_Parts of the exercise_:
1 > According to the NGC 2532 text, who discovered the galaxy, and on what date?
2 > Pick up the NGC 2532 text after its final sentence and carry it on for a few more sentences.

_Document section_:
+===+
Observation data (J2000 epoch)
- Constellation: Lynx
- Right ascension: 08^{h} 10^{m} 15.1840^{s}
- Declination: +33° 57′ 23.757″
- Redshift: 0.017506±0.000002
- Heliocentric radial velocity: 5,248±1 km/s
- Distance: 128.97 ± 6.85 Mly (39.543 ± 2.099 Mpc)
- Apparent magnitude (V): 13.5g

Characteristics
- Type: SAB(rs)c
- Size: ~84,000 ly (25.75 kpc) (estimated)
- Apparent size (V): 1.74′ × 1.47′

Other designations
- IRAS 08070+3406, UGC 4256, MCG +06-18-013, PGC 22922, CGCG 178-032

= NGC 2532 =

Galaxy in the constellation Lynx

NGC 2532 is a barred spiral galaxy in the constellation of Lynx. Its velocity with respect to the cosmic microwave background is 5437±13 km/s, which corresponds to a Hubble distance of 80.20 ± 5.62 Mpc. However, seven non-redshift measurements give a much closer mean distance of 39.543 ± 2.099 Mpc. It was discovered by German-British astronomer William Herschel on 5 February 1788.
+===+
_Data extract_:
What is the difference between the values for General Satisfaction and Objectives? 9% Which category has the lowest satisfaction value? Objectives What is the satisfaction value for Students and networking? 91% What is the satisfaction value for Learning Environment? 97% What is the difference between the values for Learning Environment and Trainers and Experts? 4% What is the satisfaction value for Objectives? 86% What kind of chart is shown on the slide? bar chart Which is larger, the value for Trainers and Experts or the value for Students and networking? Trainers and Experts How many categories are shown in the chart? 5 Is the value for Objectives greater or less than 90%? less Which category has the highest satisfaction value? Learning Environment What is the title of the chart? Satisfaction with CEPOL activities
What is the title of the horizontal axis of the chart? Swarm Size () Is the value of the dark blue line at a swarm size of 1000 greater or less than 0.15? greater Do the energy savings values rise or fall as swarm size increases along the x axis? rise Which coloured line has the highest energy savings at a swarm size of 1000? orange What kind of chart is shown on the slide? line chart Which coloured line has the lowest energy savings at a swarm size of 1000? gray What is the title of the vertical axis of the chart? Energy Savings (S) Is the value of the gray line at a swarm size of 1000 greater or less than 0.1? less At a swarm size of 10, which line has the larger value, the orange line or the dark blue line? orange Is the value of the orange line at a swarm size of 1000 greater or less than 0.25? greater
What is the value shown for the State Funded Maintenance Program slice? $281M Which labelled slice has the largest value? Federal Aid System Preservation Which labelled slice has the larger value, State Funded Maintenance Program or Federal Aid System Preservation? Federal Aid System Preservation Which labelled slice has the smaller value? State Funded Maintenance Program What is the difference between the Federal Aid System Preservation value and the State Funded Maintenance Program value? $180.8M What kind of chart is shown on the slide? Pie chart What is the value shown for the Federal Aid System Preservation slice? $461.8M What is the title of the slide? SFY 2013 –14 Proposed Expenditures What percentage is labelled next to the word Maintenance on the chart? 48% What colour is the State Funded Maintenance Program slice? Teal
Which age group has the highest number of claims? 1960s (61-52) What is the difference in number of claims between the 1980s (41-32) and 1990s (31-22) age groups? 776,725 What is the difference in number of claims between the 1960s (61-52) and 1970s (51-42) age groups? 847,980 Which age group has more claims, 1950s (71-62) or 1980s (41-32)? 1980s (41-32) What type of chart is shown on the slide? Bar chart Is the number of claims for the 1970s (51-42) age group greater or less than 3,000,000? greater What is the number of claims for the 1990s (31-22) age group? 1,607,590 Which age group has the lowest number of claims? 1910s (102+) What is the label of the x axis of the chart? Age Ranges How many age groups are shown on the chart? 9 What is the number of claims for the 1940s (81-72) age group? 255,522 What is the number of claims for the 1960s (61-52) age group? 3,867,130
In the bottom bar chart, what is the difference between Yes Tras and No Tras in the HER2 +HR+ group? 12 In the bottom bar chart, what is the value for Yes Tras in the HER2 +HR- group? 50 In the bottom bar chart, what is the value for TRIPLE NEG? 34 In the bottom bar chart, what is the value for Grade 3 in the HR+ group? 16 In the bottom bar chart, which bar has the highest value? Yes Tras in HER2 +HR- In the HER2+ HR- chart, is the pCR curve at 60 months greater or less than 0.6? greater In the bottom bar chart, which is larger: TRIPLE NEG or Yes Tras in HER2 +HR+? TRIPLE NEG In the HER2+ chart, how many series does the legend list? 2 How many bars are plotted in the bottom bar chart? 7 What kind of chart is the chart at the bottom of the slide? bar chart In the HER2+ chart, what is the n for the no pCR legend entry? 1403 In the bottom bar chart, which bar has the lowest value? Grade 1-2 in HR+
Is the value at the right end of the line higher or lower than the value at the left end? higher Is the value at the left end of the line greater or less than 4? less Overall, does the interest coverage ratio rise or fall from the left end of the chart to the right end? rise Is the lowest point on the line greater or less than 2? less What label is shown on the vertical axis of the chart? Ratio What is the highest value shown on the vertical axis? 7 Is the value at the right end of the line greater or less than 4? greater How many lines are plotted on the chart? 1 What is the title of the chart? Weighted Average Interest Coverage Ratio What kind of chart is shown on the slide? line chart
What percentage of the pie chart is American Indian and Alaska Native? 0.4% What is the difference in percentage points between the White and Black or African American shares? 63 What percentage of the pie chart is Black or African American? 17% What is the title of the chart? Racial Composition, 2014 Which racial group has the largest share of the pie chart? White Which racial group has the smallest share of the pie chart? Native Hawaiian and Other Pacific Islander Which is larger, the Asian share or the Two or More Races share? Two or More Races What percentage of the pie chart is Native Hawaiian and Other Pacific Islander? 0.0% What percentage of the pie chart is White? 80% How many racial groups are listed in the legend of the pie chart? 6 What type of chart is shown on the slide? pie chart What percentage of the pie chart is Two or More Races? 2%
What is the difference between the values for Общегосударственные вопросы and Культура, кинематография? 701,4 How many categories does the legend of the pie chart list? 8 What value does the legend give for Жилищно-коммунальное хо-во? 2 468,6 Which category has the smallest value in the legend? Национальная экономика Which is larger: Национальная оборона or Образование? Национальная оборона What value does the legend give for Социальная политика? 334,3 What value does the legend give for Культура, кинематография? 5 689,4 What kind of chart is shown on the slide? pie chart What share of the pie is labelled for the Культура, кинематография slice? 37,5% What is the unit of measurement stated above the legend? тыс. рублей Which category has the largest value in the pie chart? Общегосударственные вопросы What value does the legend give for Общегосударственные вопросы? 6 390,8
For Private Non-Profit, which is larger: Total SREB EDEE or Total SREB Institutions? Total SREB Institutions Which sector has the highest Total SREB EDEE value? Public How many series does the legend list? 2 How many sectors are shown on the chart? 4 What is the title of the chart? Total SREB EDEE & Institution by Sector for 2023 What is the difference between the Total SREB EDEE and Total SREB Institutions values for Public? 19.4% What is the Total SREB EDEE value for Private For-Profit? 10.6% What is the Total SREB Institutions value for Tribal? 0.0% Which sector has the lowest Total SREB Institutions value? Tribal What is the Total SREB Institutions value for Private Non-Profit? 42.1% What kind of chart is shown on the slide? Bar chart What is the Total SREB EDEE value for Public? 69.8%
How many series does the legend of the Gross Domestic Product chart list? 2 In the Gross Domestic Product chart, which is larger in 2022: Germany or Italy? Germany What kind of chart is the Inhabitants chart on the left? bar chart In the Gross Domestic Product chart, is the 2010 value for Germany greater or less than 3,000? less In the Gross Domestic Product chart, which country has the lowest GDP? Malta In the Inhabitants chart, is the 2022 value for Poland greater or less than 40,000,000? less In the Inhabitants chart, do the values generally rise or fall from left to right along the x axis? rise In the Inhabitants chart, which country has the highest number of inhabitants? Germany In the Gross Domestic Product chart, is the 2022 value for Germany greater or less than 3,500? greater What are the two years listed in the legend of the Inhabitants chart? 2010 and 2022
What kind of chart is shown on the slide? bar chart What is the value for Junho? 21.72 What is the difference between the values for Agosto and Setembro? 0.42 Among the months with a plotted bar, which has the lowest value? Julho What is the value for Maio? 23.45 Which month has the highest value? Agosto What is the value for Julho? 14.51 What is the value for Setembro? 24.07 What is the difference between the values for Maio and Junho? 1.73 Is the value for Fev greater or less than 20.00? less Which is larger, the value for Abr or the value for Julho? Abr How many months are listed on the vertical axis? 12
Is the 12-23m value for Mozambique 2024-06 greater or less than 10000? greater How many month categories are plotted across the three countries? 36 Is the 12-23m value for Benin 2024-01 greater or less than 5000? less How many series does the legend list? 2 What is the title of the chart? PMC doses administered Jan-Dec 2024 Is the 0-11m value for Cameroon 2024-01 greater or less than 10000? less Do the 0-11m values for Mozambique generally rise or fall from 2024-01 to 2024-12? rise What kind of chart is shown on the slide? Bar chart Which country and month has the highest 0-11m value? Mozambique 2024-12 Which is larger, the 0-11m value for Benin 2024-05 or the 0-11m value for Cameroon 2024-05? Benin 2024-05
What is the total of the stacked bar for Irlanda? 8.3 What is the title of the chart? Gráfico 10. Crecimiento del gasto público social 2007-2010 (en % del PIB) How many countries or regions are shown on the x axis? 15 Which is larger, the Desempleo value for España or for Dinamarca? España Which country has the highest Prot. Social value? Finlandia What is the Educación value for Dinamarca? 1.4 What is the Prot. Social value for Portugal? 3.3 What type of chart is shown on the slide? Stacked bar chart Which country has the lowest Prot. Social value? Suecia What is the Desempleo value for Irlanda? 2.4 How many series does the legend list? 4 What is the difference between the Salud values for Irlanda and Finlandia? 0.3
+===+
_Exercise responses_:
1 > William Herschel discovered it on 5 February 1788.

2 >
NGC 2532 has an active galactic nucleus, i.e. it has a compact region at the center of a galaxy that emits a significant amount of energy across the electromagnetic spectrum, with characteristics indicating that this luminosity is not produced by the stars.

==Supernovae==
Three supernovae have been observed in NGC 2532:
- SN 1999gb (Type IIn, mag. 16.1) was discovered by the Lick Observatory Supernova Search (LOSS) on 22 November 1999.
- SN 2002hn (Type Ic, mag. 16.8) was discovered by LOTOSS (Lick Observatory and Tenagra Observatory Supernova Searches) on 5 November 2002.
- SN 2016gil (Type II, mag. 18) was discovered by the Gaia Photometric Science Alerts programme on 17 September 2016.